> Aim
Write out, unchanged, the lines from the one holding "Which is vertically highest from" to the close of the listing. Both the first and last lines belong in it.

---------- Supplied material ----------

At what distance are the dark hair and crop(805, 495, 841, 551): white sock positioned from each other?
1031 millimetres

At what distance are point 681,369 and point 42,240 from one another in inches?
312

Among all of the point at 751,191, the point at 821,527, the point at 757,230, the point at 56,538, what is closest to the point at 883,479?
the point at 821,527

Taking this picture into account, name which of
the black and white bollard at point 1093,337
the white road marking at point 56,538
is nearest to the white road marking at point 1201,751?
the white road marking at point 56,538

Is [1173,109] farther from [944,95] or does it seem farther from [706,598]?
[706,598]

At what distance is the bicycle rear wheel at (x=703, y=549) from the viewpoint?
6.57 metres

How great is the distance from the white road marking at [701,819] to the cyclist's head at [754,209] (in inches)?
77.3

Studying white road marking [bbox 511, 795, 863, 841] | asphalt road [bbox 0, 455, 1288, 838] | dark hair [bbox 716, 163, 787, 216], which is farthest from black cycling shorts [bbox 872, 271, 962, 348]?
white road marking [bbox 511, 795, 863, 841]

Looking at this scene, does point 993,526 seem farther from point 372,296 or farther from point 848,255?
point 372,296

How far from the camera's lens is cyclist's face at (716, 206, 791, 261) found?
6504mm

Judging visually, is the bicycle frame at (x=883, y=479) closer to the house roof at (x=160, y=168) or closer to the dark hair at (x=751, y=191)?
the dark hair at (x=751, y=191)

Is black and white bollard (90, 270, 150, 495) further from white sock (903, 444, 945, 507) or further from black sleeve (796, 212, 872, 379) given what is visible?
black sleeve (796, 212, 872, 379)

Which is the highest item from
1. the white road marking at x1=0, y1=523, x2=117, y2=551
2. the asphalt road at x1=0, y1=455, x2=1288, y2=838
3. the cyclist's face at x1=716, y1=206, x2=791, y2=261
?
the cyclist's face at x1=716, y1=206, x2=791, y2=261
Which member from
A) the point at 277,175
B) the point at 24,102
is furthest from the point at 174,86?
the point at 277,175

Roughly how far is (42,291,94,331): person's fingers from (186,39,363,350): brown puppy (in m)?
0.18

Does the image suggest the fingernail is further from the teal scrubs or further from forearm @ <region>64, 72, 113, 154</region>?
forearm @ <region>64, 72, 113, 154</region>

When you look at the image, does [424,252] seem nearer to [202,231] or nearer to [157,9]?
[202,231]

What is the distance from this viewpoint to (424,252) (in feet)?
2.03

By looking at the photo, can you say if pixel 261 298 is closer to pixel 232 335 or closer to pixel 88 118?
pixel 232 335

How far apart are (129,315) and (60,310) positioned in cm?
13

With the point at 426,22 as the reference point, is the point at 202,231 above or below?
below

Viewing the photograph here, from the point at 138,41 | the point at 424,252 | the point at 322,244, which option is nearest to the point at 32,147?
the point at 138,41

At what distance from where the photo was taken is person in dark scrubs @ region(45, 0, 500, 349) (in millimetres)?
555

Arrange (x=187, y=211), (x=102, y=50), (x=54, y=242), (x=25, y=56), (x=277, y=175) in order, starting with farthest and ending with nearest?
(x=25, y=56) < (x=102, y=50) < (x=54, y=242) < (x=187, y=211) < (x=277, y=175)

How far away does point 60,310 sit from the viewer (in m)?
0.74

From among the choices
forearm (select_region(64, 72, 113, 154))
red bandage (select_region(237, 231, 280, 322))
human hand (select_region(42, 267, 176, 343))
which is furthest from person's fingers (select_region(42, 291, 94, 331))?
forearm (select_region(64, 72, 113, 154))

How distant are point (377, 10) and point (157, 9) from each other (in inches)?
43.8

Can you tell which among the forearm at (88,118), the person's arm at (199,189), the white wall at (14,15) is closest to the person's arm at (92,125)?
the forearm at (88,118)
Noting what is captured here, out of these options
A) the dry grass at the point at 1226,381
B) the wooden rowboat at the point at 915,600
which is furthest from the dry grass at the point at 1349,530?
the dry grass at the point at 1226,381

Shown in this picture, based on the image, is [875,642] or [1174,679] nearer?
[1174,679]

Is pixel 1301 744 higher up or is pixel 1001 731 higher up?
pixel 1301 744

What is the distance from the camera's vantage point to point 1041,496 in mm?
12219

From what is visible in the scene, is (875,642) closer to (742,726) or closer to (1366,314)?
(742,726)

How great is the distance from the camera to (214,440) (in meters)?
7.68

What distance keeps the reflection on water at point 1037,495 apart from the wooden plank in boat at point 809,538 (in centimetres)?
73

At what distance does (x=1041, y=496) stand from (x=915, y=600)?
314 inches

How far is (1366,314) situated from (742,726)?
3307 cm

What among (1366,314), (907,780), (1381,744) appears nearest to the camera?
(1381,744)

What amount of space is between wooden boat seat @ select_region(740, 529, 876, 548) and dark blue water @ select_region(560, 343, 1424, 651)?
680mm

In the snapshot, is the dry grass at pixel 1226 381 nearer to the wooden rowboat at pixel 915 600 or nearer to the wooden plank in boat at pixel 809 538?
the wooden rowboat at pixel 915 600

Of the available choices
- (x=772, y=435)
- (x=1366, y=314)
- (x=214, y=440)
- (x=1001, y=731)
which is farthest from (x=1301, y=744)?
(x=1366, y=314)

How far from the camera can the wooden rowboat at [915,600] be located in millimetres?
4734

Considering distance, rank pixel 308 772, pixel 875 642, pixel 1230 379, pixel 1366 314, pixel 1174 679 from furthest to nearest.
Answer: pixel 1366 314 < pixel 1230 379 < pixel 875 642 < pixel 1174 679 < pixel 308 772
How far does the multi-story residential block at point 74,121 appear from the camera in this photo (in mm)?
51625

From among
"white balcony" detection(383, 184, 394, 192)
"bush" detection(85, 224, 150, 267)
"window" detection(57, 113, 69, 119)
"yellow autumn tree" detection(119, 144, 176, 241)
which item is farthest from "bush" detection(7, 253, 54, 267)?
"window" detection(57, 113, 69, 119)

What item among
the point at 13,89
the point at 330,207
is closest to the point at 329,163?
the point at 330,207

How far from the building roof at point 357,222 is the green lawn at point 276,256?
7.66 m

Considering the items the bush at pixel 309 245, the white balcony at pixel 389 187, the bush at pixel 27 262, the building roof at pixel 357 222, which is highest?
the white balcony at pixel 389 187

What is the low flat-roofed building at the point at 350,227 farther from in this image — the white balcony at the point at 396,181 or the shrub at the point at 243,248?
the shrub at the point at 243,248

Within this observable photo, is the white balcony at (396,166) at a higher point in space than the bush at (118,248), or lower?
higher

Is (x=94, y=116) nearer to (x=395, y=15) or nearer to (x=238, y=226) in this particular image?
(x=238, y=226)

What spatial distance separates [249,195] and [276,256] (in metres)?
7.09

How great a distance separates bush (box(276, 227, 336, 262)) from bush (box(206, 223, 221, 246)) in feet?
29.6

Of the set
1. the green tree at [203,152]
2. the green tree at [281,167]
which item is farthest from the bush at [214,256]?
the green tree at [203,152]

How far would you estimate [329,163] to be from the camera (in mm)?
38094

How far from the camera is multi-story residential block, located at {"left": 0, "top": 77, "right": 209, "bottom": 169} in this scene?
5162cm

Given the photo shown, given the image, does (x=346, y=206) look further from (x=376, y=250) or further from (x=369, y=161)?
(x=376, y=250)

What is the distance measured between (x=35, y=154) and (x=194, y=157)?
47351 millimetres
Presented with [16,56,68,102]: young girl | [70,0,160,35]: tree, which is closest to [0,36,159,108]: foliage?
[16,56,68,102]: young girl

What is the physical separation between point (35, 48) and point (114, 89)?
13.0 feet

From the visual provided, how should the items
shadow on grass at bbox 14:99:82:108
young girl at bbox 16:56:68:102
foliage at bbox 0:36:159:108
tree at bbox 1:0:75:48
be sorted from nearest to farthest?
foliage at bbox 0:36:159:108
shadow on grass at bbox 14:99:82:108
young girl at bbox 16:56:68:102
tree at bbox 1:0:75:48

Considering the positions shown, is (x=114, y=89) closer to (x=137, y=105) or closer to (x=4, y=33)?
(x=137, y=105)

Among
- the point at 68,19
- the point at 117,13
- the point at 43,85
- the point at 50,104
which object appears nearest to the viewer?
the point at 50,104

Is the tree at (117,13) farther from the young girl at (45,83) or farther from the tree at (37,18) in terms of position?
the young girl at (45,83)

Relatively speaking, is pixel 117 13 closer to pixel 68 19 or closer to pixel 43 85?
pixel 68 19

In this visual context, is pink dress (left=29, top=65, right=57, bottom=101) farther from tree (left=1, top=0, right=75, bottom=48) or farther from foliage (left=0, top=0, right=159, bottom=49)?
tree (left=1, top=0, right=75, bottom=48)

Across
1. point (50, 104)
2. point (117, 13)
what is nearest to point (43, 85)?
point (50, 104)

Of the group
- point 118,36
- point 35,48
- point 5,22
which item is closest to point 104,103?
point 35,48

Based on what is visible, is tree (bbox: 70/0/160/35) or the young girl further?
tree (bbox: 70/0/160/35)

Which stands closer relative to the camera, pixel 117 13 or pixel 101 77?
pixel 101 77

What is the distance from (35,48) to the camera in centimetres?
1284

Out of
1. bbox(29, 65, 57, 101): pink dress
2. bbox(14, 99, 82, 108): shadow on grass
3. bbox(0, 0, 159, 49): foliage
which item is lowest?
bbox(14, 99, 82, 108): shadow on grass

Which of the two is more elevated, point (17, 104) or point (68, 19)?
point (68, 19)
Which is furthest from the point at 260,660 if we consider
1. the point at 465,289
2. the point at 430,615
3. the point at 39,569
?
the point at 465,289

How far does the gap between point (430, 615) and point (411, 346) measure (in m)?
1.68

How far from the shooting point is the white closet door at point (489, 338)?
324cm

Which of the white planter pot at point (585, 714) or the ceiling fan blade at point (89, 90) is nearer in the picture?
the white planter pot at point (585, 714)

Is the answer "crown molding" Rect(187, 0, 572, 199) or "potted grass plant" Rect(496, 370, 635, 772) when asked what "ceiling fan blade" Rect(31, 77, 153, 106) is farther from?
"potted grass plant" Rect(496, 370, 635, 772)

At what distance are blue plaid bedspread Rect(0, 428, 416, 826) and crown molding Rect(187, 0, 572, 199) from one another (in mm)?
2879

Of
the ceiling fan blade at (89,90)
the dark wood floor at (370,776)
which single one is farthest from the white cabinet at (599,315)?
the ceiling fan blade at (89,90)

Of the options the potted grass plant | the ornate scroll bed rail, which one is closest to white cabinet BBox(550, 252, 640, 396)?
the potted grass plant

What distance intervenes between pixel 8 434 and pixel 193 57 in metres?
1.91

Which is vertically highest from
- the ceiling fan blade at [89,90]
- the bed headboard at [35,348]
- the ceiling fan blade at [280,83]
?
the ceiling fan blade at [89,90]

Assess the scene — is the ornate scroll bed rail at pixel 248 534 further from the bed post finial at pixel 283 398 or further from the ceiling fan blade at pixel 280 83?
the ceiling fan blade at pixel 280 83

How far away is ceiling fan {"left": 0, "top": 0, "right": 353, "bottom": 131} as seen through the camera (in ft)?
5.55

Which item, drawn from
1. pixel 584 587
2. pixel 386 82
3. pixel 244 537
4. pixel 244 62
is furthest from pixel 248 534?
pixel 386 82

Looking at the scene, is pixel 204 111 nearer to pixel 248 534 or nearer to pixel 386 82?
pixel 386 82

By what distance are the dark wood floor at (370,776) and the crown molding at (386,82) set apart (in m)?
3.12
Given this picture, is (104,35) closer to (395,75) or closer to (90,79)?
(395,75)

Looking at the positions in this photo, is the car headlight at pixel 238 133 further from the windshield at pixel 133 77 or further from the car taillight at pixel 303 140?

----------

> Expected answer
Which is vertically highest from
- the ceiling fan blade at [89,90]
- the bed headboard at [35,348]
- the ceiling fan blade at [280,83]
?
the ceiling fan blade at [89,90]

Assess the scene — is the ornate scroll bed rail at pixel 248 534 further from the bed post finial at pixel 283 398 or further from the ceiling fan blade at pixel 280 83?
the ceiling fan blade at pixel 280 83

How far away is ceiling fan {"left": 0, "top": 0, "right": 353, "bottom": 131} as seen through the camera (in ft)?
5.55

Which item, drawn from
1. pixel 584 587
2. pixel 386 82
3. pixel 244 537
4. pixel 244 62
is furthest from pixel 248 534?
pixel 386 82

Looking at the scene, is pixel 204 111 nearer to pixel 248 534 or nearer to pixel 386 82?
pixel 386 82

By what distance are the dark wood floor at (370,776) and the crown molding at (386,82) set apart (in m)?
3.12
Given this picture, is (104,35) closer to (395,75) or closer to (90,79)?
(395,75)

Looking at the positions in this photo, is the car headlight at pixel 238 133 further from the windshield at pixel 133 77 or further from the car taillight at pixel 303 140?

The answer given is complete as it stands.